Workflow: GroupBy → Aggregate → Plot in one smooth pipeline!

Multiple Aggregations

import pandas as pd
import matplotlib.pyplot as plt

bikes_hour = pd.read_csv('hour.csv')

# Group by hour, get casual and registered means
hourly_by_type = bikes_hour.groupby('hr')[['casual', 'registered']].mean()

# Plot both
hourly_by_type.plot(figsize=(12, 6), linewidth=2)
plt.xlabel('Hour of Day')
plt.ylabel('Average Rentals')
plt.title('Hourly Patterns: Casual vs Registered Users')
plt.xticks(range(0, 24))
plt.grid(True, alpha=0.3)
plt.legend(title='User Type', loc='upper left')
plt.show()

Insight: Different usage patterns—registered peak at commute hours, casual peak midday.


Box Plots

Distribution Summary

import pandas as pd
import matplotlib.pyplot as plt

bikes = pd.read_csv('day.csv')

# Box plot by season
season_data = []
season_labels = []
for season in [1, 2, 3, 4]:
    season_data.append(bikes[bikes['season'] == season]['cnt'])

_Instructions_
- a) In the pandas plotting text, at what time of day do registered users' rentals peak?
- b) List every column name that the code in the pandas plotting text uses to group or select from the bike data.

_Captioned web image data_
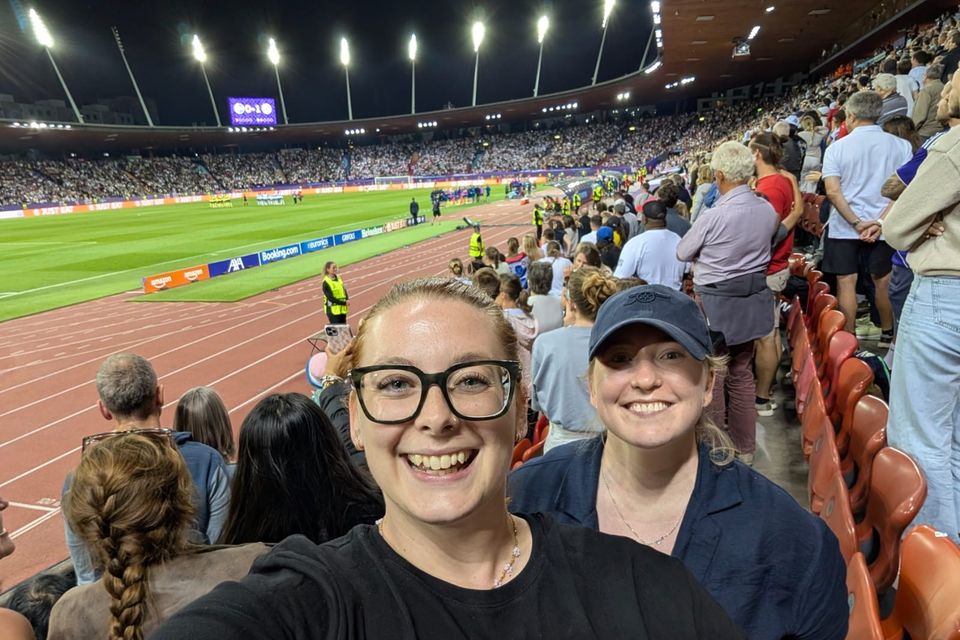 Friends Jen Eiffe and Meghan Witter-Nolan have travelled to the tournament.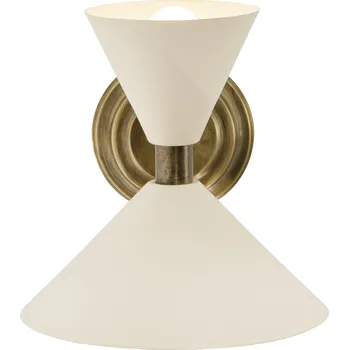 Nástěnné svítidlo Mosazná nástěnná lampa GOBLET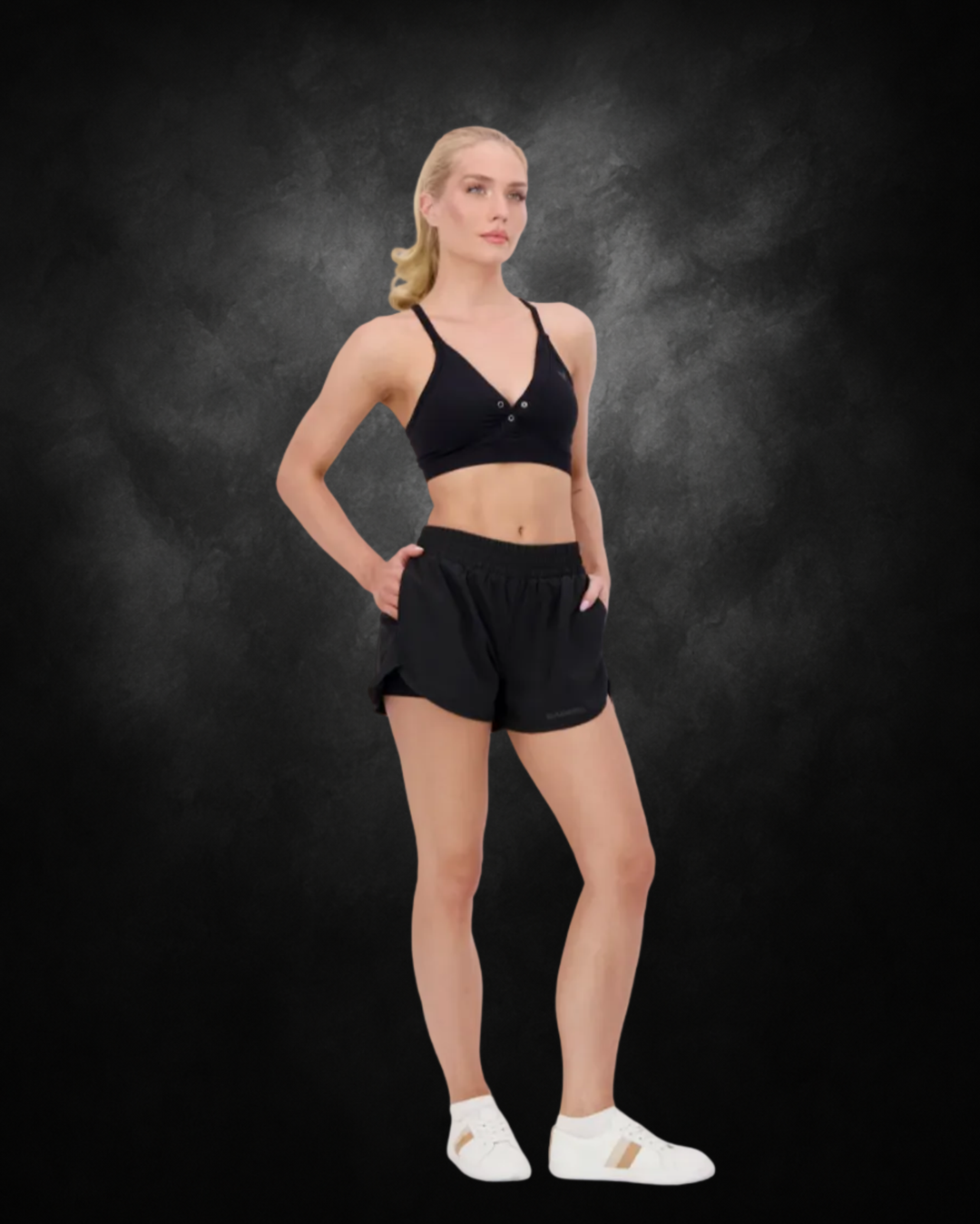 Buttoned Whisper Bra & Shorts Set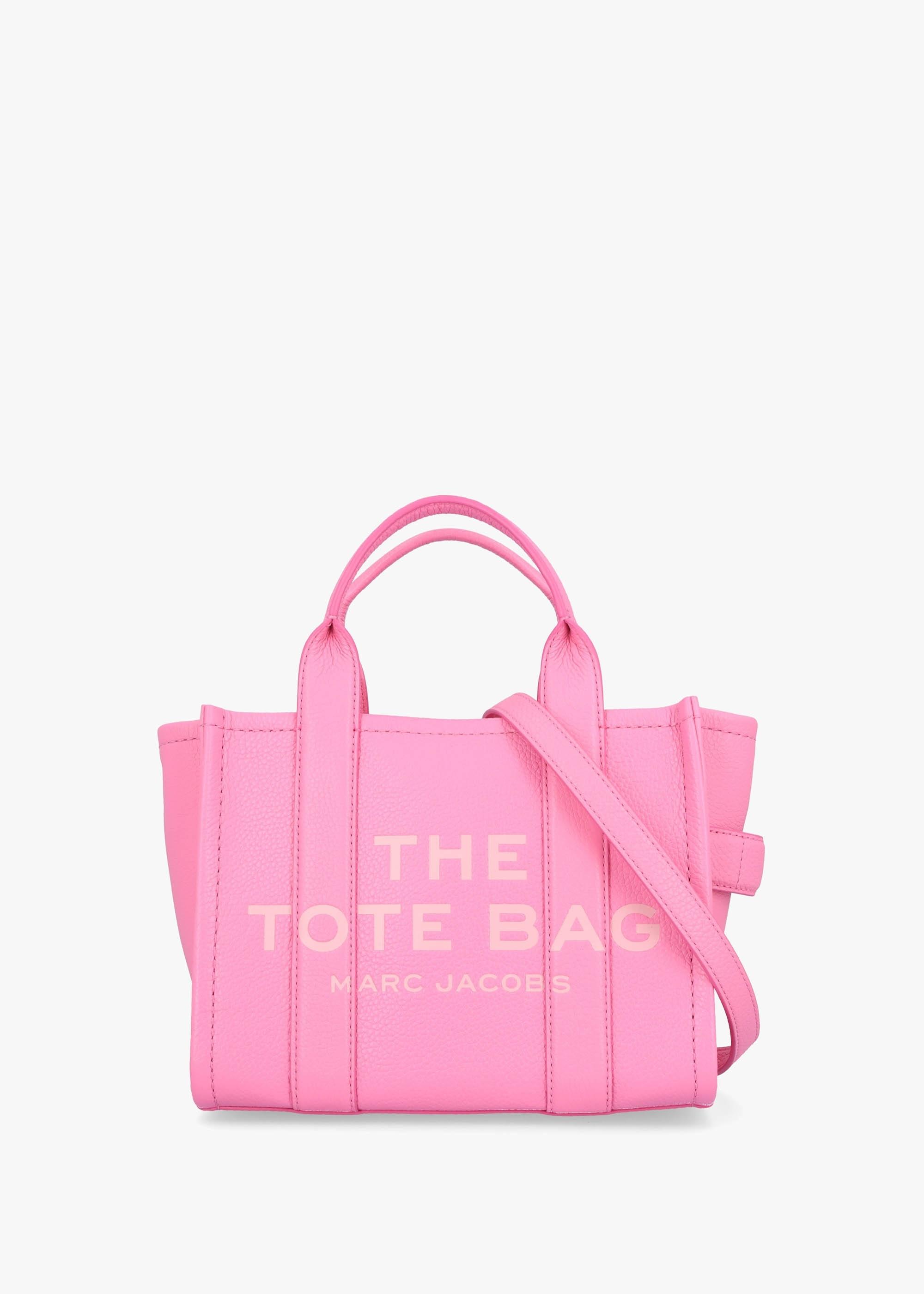 Marc Jacobs The Leather Small Petal Tote Bag in Pink | Lyst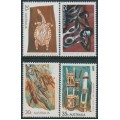 AUSTRALIA - 1971 Aboriginal Art set of 4, MNH – SG # 494-497 AUSTRALIA - 1971 Aboriginal Art set of 4, MNH – SG # 494-497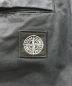 中古・古着 STONE ISLAND (ストーンアイランド) ロゴパッチテーパードパンツ ブラック サイズ:31：6800円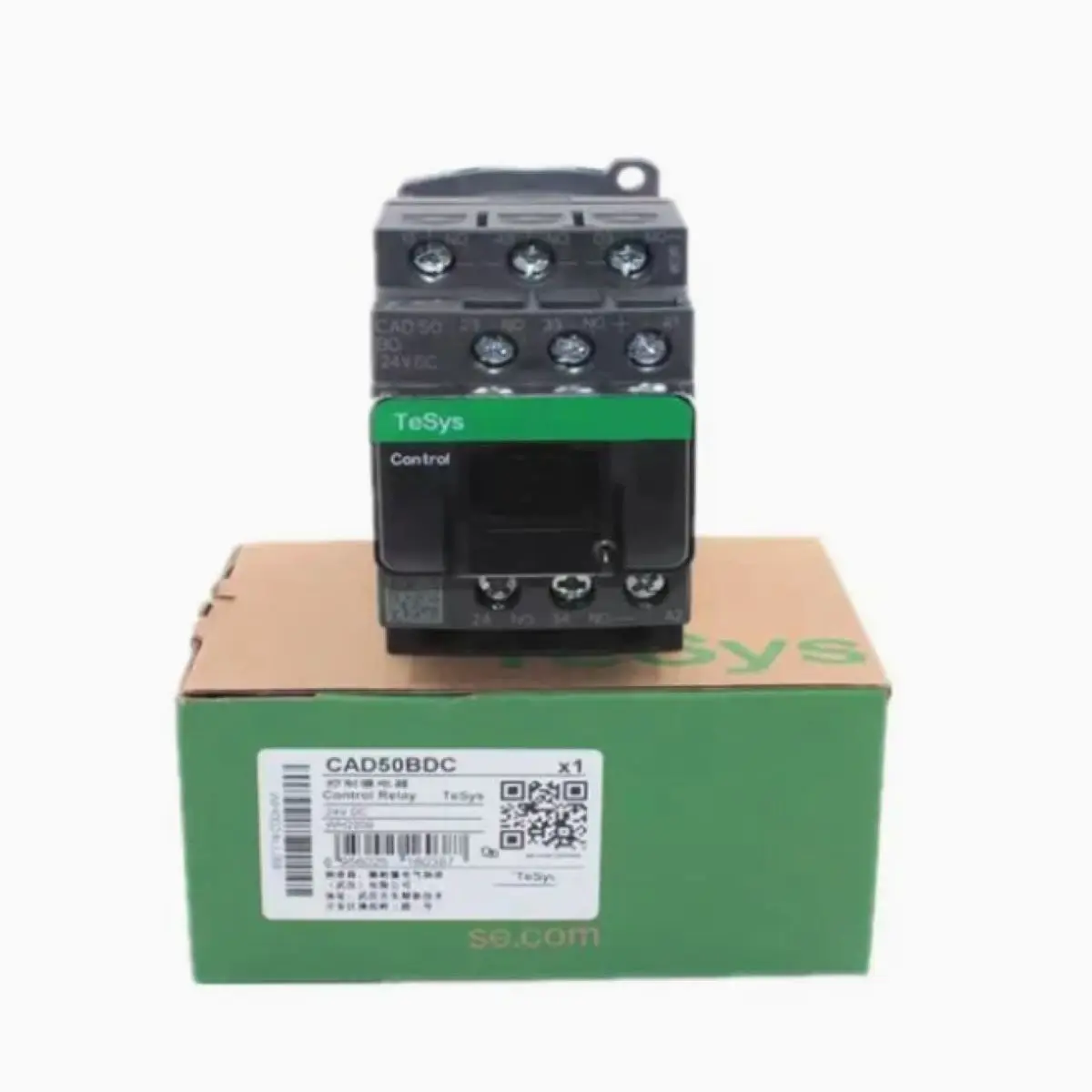 Control relay - 5 NO - = 690 V - 24 V DC standard coil CAD50  CAD50...C  CAD50BD CAD50BDC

_Solutions to the problems_
- a) At commute hours.

- b) hr, casual, registered, season, cnt